Sapete che le uova ci parlano? Questo fatto strabiliante ha avuto inizio nel 2005, grazie al Regolamento CE 2295 del 2003 che ne ha reso obbligatoria per legge la timbratura del guscio. Questi numeri colorati – o meglio, codici alfanumerici – (generalmente rossi o verdi) ci permettono di capire molto sulle uova che acquistiamo e consumiamo ogni giorno.
Innanzitutto, la provenienza, ma anche il tipo di produzione. Sì, perché non tutte le uova sono uguali e non tutte le galline vivono allo stesso modo.
Facciamo un po’ di chiarezza.
Le uova presentano appunto un codice sul loro guscio – ad esempio, l’uovo che ho comprato ieri, al supermercato dietro casa mia, presenta la scritta “0 IT 009 FO 290”.
Le due cose più importanti sono il primo numerino e le due lettere subito dopo (nel mio caso 0 IT), che fanno proprio riferimento al luogo ed al tipo di produzione di quel specifico uovo che ho in mano.
– 0: il magico numero, quello a cui dovremmo aspirare tutti. Indica l’ALLEVAMENTO BIOLOGICO – ovvero un sistema produttivo che vede le galline stare all’aperto per alcune ore al giorno, circondate dalla vegetazione viva. In questo caso il benessere animale è più rispettato poiché le norme prevedono lo stanziare una 1 gallina ogni 10 metri quadrati!
– 1: ALLEVAMENTO ALL’APERTO, ovvero galline che possono razzolare un po’ all’aperto ed un po’ al chiuso, con 1 gallina per ogni 2,5 metri quadrati – allevate in maniera comunque sempre intensiva, con mangimi non biologici. Per ogni ettaro a cielo aperto possono essere tenuti un massimo di 2.500 galline ovaiole: una superficie per singolo animale che tocca i 4 m².
– 2: ALLEVAMENTO A TERRA, che vuol dire tutto e niente, nonostante il nome della tipologia di allevamento ci faccia pensare a una prateria di galline ovaiole scorrazzanti o al pollaio di nostra nonna. Le galline stanno sempre in capannone, non vedono l’esterno e troviamo fino a 9 galline per metro quadrato. Possono esprimere pochi movimenti e comportamenti naturali, ma perlomeno la legge impone che il pavimento del pollaio sia cosparso per almeno un terzo della sua superficie di granaglie per di beccare e “razzolare”.

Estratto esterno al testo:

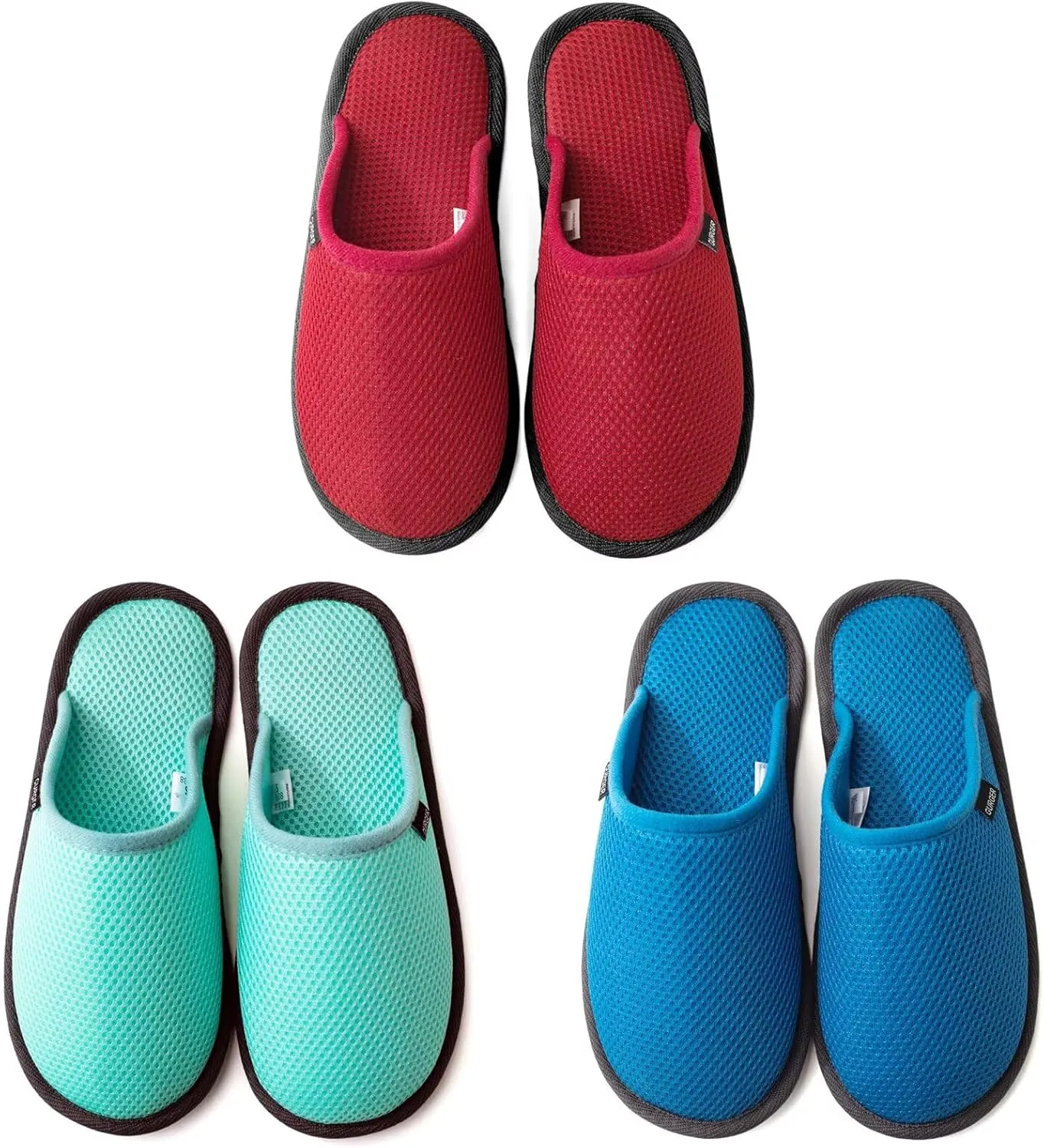 3-6 Pairs Spa Slippers Set Non-Disposable Washable Non-Slip Guest Slippers Comfortable Breathable, Various Sizes and Colours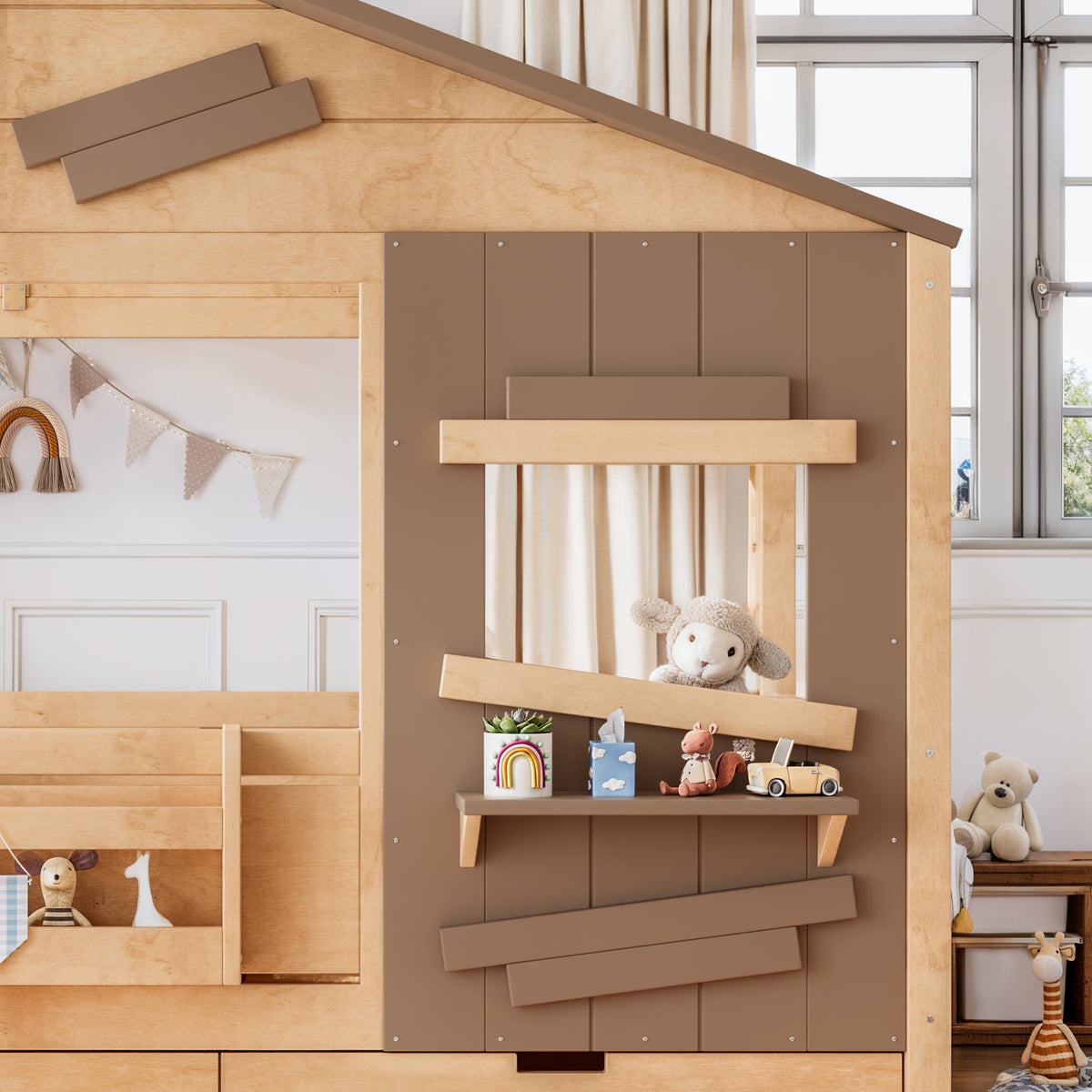 Twin Size Farmhouse Spliced House Bed with Window Shelf & Side Hooks, Playhouse Bed Frame with Underbed Storage Drawers and LED,Light Natural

– 3: L’inferno me lo immagino così: ALLEVAMENTO IN GABBIA, con 13 galline per metro quadrato, al chiuso, senza MAI vedere la luce del sole; queste depositano le uova su un nastro trasportatore. Chiaramente, questo genere di allevamento prevede l’impiego di luce artificiale, utilizzata a cicli e non in continuo, in modo tale che gli animali possano riposare dopo ogni periodo di “attività”. Vivono su un pavimento costituito da una griglia, con zero vegetazione viva. Dato allarmante: questo genere di allevamento rappresenta il 62% del settore.
La frustrazione per il non poter razzolare causa comportamenti ossessivi ed aggressivi negli animali, i quali finiscono per lesionare se stessi o altre galline. Per ridurre tale evenienza, nel tempo si è giunti ad impiegare la pratica del debeccaggio: si taglia via fino a un terzo del becco, in Europa, e lo si effettua con una lama arroventata o un fascio a infrarossi. Tuttavia, il becco è un organo complesso; contiene nervi e recettori, perciò il debecaggio non è sicuramente indolore e può lasciare ferite aperte e sanguinolente.
Inutile dirvi che i danni fisici e mentali agli animali sono notevoli, ma questi influiscono anche sulla qualità stessa del prodotto – le galline producono tante uova, ma dallo scarso valore nutrizionale.
Allora, quanto conoscete le vostre uova?